Potresti scrivere il tuo nome? ci piacerebbe sapere se sei accettabile, rispettabile, presentabile, un vegetale!
Di notte, quando tutto il mondo è addormentato le domande corrono in profondità
per un uomo così semplice.
Vi dispiacerebbe, per favore, dirmi cosa abbiamo imparato?
So che può sembrare assurdo, ma per favore ditemi chi sono
The Logical Song
Un giovane decide di cambiare vita e realizzare un viaggio verso l'Alaska e, ispirandosi al nome di un vecchio gruppo musicale, si pone la domanda più importante: chi sono?
Sean Penn è forse nato per raccontare questa storia, come se tutto il suo impegno fosse stato depositato in Alaska e nell’elaborazione di questo film; difatti ci porta nel cuore delle terre selvagge. La sua intenzione è quella di voler sempre realizzare pellicole estremamente intimistiche dove riusciamo a percepire la sua ossessione nei confronti delle relazioni umane. “Into the Wild” è ispirato al libro di Jon Krakauer pubblicato nel 1996, che racconta la vita, i sogni ed i pensieri di Chris McCandless; un giovane di 23 anni che dopo la laurea decide di lasciare tutto, incluso la famiglia, per attraversare l’America fino ad arrivare in Alaska.

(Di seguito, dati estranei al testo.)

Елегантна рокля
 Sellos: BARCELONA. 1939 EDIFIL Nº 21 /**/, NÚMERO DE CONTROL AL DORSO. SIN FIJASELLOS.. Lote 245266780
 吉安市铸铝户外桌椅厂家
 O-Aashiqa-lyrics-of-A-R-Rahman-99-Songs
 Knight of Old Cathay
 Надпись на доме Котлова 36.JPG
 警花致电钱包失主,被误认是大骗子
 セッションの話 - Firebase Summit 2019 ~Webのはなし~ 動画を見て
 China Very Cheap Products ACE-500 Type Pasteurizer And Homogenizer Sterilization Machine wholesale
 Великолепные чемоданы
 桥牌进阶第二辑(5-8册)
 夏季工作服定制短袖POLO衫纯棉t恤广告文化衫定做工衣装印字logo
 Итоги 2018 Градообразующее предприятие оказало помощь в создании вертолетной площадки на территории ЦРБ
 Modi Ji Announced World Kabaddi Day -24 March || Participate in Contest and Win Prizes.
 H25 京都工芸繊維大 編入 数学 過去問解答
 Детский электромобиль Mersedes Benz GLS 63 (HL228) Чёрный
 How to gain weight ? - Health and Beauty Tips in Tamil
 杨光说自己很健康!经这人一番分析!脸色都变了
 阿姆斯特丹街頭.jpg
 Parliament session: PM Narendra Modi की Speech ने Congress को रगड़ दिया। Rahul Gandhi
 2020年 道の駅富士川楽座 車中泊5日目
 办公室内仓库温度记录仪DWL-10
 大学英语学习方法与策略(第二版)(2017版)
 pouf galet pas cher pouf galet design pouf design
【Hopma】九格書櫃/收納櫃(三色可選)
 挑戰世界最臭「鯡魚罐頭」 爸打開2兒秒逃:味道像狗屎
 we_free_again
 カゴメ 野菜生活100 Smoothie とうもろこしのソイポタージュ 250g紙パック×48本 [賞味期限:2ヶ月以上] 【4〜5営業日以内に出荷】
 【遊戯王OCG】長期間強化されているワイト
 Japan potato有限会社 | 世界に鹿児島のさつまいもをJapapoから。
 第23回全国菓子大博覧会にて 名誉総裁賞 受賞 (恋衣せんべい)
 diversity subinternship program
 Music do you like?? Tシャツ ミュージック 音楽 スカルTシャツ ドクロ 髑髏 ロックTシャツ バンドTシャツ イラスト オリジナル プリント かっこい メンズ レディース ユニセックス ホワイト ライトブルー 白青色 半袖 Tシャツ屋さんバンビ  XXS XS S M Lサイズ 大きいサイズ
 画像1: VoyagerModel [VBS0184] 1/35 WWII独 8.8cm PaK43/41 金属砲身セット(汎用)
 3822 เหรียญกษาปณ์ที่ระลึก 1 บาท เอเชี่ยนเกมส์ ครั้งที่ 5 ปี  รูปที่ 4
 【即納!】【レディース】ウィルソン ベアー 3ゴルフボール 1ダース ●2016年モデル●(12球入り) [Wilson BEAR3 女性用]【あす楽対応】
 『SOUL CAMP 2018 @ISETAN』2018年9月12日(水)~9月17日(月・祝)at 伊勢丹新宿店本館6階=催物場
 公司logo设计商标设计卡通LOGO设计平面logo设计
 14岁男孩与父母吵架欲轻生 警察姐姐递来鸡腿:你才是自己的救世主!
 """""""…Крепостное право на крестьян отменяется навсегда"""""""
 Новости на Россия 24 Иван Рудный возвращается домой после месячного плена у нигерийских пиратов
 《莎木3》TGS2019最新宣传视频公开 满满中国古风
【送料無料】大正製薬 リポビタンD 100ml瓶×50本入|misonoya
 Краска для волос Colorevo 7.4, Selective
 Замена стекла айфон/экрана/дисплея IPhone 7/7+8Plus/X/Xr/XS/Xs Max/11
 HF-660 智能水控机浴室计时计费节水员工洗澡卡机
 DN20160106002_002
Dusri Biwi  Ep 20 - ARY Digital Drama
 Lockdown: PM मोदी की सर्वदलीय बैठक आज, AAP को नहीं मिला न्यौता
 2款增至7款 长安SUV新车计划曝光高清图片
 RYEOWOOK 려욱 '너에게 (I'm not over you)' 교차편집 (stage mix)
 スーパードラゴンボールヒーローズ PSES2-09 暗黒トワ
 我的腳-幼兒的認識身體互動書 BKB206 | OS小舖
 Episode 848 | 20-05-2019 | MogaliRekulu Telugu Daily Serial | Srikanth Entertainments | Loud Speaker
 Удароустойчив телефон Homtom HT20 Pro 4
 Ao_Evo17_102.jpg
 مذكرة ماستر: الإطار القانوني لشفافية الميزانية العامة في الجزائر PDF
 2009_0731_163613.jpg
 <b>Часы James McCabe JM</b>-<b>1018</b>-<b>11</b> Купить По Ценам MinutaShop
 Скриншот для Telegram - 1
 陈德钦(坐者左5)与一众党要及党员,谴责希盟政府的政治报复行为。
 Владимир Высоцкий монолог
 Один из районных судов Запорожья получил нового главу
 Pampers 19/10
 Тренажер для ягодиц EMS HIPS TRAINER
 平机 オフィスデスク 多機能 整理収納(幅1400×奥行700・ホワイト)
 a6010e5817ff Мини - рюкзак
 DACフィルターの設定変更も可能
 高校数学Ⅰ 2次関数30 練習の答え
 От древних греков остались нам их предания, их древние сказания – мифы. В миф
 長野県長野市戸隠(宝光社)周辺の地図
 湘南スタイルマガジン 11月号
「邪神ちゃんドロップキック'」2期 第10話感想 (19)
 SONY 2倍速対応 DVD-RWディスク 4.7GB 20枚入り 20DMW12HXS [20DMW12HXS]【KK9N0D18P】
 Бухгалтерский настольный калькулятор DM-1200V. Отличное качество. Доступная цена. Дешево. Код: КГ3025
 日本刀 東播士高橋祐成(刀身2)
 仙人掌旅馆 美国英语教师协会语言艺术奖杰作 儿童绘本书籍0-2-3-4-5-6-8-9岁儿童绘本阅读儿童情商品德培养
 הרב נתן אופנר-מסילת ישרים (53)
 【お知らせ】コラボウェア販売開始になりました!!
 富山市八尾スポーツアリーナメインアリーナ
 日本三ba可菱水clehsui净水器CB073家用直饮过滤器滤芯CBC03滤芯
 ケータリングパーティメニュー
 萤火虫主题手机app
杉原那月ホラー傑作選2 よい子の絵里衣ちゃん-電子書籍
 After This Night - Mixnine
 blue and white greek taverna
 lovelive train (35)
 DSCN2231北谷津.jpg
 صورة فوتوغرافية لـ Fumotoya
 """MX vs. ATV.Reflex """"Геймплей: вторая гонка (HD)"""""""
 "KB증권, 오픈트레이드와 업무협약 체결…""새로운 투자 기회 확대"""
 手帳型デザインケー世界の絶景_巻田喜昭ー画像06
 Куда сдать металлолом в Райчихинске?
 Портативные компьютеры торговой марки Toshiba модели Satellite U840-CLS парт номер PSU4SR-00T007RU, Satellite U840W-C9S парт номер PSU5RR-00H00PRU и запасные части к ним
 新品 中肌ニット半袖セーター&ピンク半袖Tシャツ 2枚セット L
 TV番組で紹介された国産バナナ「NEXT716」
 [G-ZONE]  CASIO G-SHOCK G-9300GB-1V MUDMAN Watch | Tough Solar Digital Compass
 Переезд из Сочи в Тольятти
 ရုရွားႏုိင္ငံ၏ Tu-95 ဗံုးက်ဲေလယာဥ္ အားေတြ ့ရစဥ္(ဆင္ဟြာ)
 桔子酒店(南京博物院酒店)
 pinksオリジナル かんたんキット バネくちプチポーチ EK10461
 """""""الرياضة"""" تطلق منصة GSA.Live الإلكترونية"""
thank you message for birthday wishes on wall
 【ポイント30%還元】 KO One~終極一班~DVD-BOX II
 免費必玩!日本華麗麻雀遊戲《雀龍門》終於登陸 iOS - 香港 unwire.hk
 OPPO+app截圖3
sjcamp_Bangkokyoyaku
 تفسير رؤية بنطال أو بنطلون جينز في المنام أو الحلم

Attraverso l’avventura ed il piacere del viaggio, il regista ci pone davanti a importanti riflessioni sull’essere umano e sulla ricerca di tante risposte. Christopher - Alex intraprende un processo per incontrare se stesso attraverso l’esplorazione dell’america ma al tempo stesso compiendo un viaggio interiore, il più importante della sua vita. Il protagonista realizza un pellegrinaggio spirituale rappresentato da diverse tappe: l’iniziazione, la maturità e la saggezza.
Penn riesce a trasformare 150 minuti di lungometraggio in un insieme di spontaneità, semplicità ed ha la capacità di stimolare i sensi di ognuno di noi; utilizza una struttura narrativa fatta di flash back e colloca Chris nel suo destino finale, Alaska, e man mano va alternando le diverse tappe del viaggio. Il passato, il presente ed il futuro del protagonista si uniscono come pezzi di un puzzle per spiegare qualcosa di così “illogico” come la voglia di lasciare una vita agiata e privilegiata per vivere alla giornata.
Emile Hirsch riesce in modo eccezionale ad interpretare Chris McCandless, ma è stato “volutamente” messo in disparte nella nomination agli Oscar. Troviamo anche il bravissimo Hal Holbrook, che appare sullo schermo per una quindicina di minuti ma trasmette tenerezza ed emozione.
La magnifica fotografia è sicuramente un aspetto intenso del film, i paesaggi fanno parte integrante della storia e sono imprescindibili: le caotiche città, le bellissime spiagge, i grandi laghi, gli interminabili boschi, gli infiniti cieli azzurri e le montagne con addosso l’inverno più bianco dell’Alaska. Altro punto forte del film, come ogni road movie che si rispetti, è la colonna sonora di Eddie Vedder, (orfano dei Pearl Jam), la sua voce calda ci colloca proprio al fianco del protagonista, ci fa vivere le emozioni attraverso le sue canzoni e ci accompagna in questo viaggio verso la natura più selvaggia.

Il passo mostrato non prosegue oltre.